• _Extrait source_
━━━━━━━━━━━━━━━━━━━━━━━━━━━━━━
De nombreuses approches de Foucault ont été proposées. Mais un aveu datant de 1981 pourrait fournir une clef jusqu’ici inexploitée : « Mes livres, reconnaît le philosophe,  ont toujours été mes problèmes personnels avec la folie, la prison, la sexualité ». Bref ils sont, tient-il à préciser, des « fragments d’autobiographie »[1]. Une lecture s’appuyant sur ce propos ne s’agirait pas d’une approche psychologique ou psychanalytique, d’une décomposition de l’esprit de Foucault à partir de son œuvre, qui ne conduirait qu’à connaître la personnalité, le caractère, de cet auteur, travail dont l’intérêt serait proche de zéro. Cette lecture erronée devrait prendre la posture objectivante du médecin, pratiquer une dissection publique de l’œuvre dans le but d’exhiber la personnalité, ce qui, concernant un penseur qui n’a cessé de travailler sur l’illusion du sujet et qui a thématisé la mort de ce sujet sous les couleurs de la mort de l’homme, reviendrait à un contresens. Il n’y a pas une personnalité Foucault – au sens humaniste de cette notion de « personnalité » – à débusquer derrière les centaines de milliers de phrases qu’il a écrites. Il s’agirait, pour une telle lecture, d’une autre approche: lire Foucault, dont l’œuvre est exclusivement théorique, comme si nous avions affaire à un roman. Non comme des romans, non comme une suite de romans – le singulier, « un » roman est important.  Précisons: l’ensemble des écrits de Foucault ne forme pas  une série de romans, à l’instar de l’œuvre romanesque de Mauriac, mais un seul roman, commencé avec les articles des années 50. Qui se lance dans ce type de lecture, voit apparaître l’œuvre théorique de l’auteur de Surveiller et punir sous un jour inattendu : une autofiction et une autobiographie à la fois, dont la progression démythologise le sol même sur lequel, généralement, les romans et les fictions reposent. Foucault romance au sein de la théorie, sans que rien de romanesque ne paraisse jamais – cette constellation fait de lui l’exact opposé de Borges, qui théorisait au sein du roman. Creusons ce rapprochement: quand chez Borges, les théories étaient des fictions insérées dans des romans, chez Foucault l’autobiographie reste invisible, fictive (en ce sens- là du mot invisible), au sein de la théorie.  Chez Borges, c’est la théorie qui est fiction ; chez Foucault, c’est l’autobiographie. Foucault fictionne l’autobiographie dans la théorie.
━━━━━━━━━━━━━━━━━━━━━━━━━━━━━━
• _Données fournies_
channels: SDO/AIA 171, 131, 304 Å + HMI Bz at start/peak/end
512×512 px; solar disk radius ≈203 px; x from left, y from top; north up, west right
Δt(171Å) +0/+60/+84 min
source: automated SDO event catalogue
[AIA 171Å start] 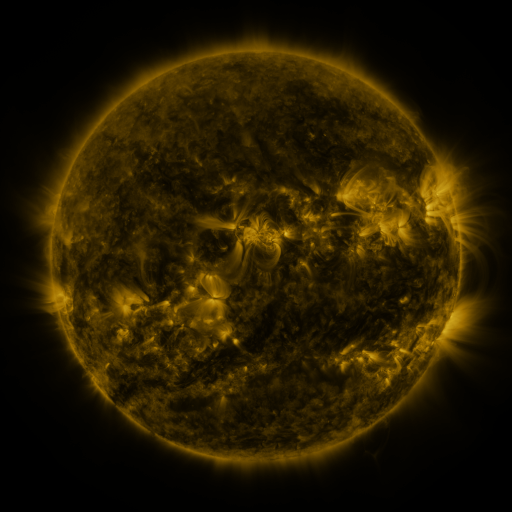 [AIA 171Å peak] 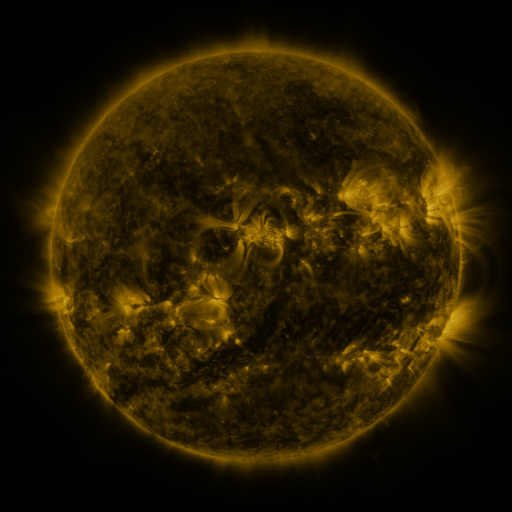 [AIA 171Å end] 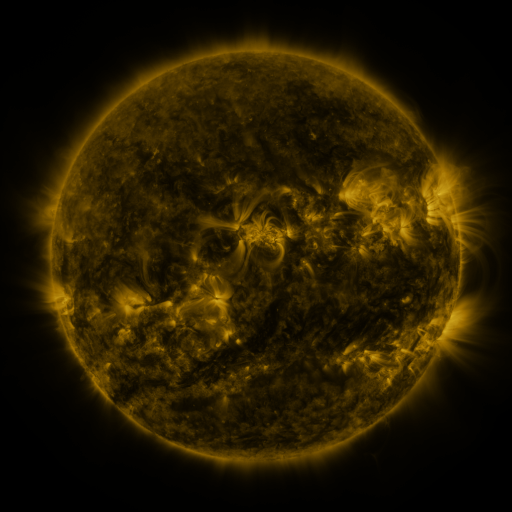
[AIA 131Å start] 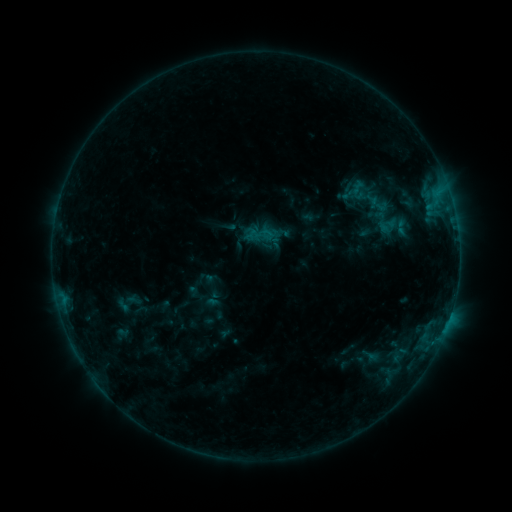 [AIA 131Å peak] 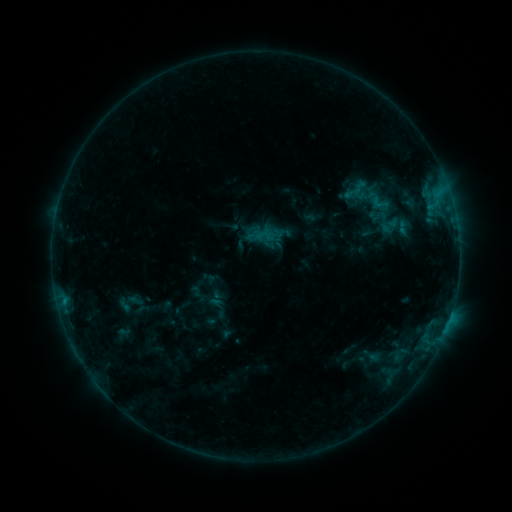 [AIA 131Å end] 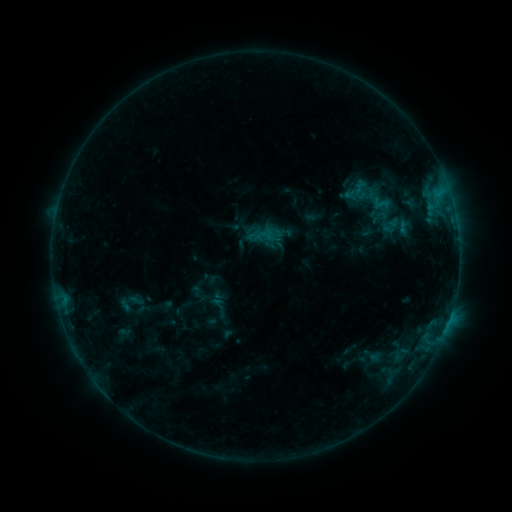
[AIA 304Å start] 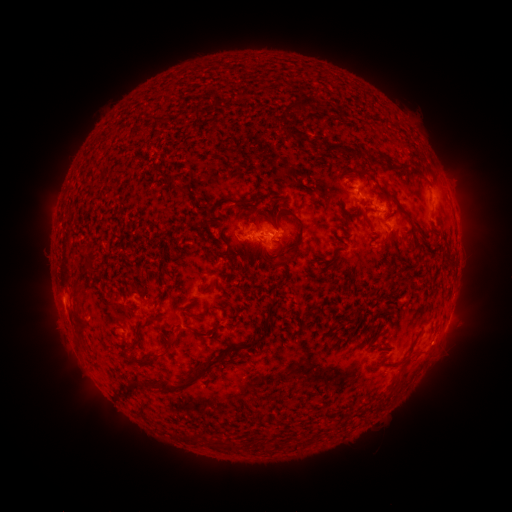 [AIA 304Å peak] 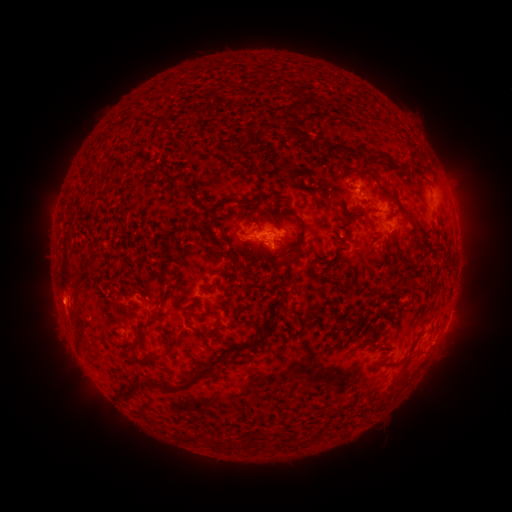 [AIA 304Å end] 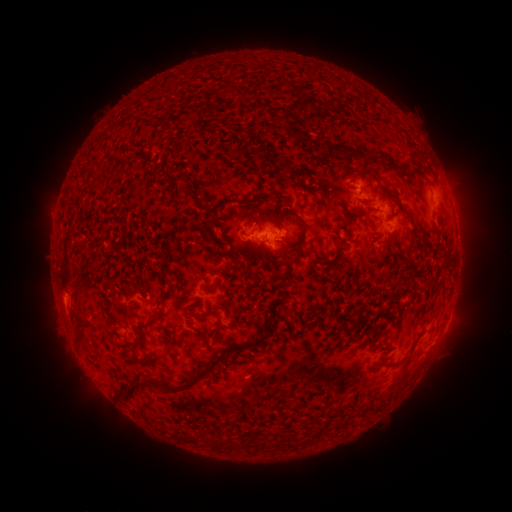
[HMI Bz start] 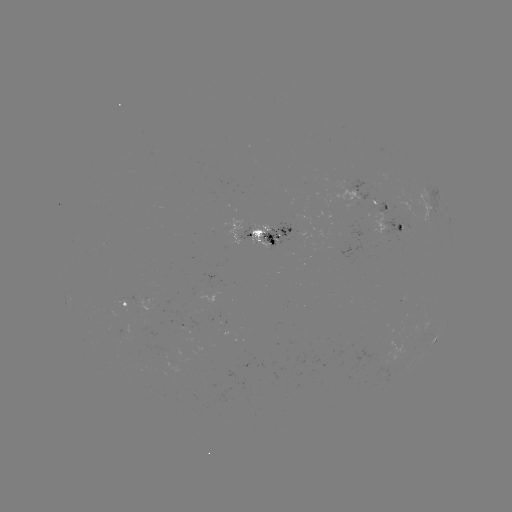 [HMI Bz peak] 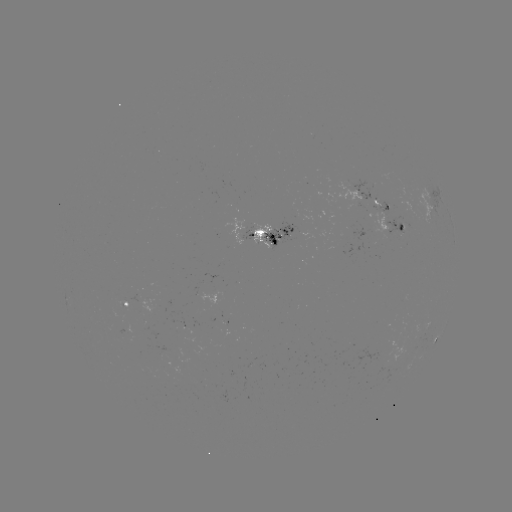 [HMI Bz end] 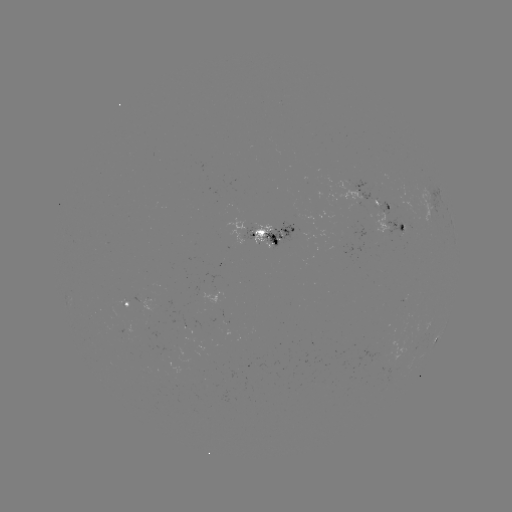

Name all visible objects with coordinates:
emerging-flux region: (182, 321)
━━━━━━━━━━━━━━━━━━━━━━━━━━━━━━
D'après l'extrait sur Foucault, de quel écrivain Foucault est-il l'exact opposé ?

De Borges, qui théorisait au sein du roman.